The difference in these two maps suggests that it is highly unlikely that the neighborhoods with the most pedestrian-related complaints are actually the most dangerous to pedestrians. What causes this discrepancy? A couple factors could be at play:

These drawbacks do not mean that self-reported data (like the Vision Zero data) is without value, but instead tells us that using the data without understanding its context can lead to false conclusions. The pedestrian safety analysis may be an extreme case, but many datasets hold similar issues to a varying degree: Crime data only has crimes that are reported, 311 complaints only capture issues raised by the people willing to complain, restaurant inspection failures happen only when restaurants are inspected, and so forth.

And this is by no means a D.C.-specific issue. Many other cities, such as New York, have a similar system for logging Vision Zero issues.

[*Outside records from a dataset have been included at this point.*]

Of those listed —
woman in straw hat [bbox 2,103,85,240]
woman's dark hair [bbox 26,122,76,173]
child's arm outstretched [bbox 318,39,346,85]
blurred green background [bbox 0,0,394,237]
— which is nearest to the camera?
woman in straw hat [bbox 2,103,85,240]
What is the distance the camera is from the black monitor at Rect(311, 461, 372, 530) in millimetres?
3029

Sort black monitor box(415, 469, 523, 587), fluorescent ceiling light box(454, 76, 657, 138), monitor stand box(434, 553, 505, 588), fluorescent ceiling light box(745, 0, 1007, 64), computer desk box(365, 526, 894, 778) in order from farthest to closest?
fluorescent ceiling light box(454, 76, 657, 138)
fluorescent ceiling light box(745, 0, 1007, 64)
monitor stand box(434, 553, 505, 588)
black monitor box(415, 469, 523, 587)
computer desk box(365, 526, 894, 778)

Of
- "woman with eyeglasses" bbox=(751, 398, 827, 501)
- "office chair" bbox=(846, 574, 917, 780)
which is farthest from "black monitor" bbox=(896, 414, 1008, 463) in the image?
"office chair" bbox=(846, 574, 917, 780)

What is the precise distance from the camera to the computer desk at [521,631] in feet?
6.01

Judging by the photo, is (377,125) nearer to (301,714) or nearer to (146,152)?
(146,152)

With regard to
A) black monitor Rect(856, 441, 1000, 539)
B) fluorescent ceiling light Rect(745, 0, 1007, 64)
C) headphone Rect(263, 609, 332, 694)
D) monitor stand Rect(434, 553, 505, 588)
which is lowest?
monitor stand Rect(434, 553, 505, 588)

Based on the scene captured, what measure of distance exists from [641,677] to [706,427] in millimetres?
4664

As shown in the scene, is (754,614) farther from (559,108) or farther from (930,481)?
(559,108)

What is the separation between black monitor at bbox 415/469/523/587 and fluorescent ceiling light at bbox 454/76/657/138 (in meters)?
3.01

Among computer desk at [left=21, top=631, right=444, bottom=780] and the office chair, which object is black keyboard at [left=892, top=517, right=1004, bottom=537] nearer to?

San Francisco developed CycleTrack, an app now used in many cities, to allow citizens to add their biking data for use in transportation modeling. Boston’s StreetBump app to detect potholes was similarly dependent on smartphones.

In the case of the pedestrian safety data, then, what could the creators have done differently? At a minimum, the data should have been put into context with its limitations explained. A better analysis would have included additional data sources, like crash data, to provide a more balanced picture. A great analysis would have attempted to factor for pedestrian populations and considered the danger to pedestrians in neighborhoods where most residents have foregone walking. For its part, the District is using a number of different data sources to find and fix dangerous transit areas.

The increasing openness of city data is a great opportunity for citizens, researchers, journalists, and businesses, but the use of this data must come in tandem with an understanding of the inherent limitations of data. In a time of misinformation and “fake news,” the responsibility of creating responsible data analysis is one we all share. These discussions should be at the forefront of the data community. Individual users must consider the origin and context of data. Governments must do a better job of documenting and explaining their data. Only with all these parties working together can we realize the full opportunity of open data to better understand and improve our communities.

Technical notes: Vision Zero issue data and crash data were used. Both are available on DC's Open Data website. You can find complete code for this post on my github page.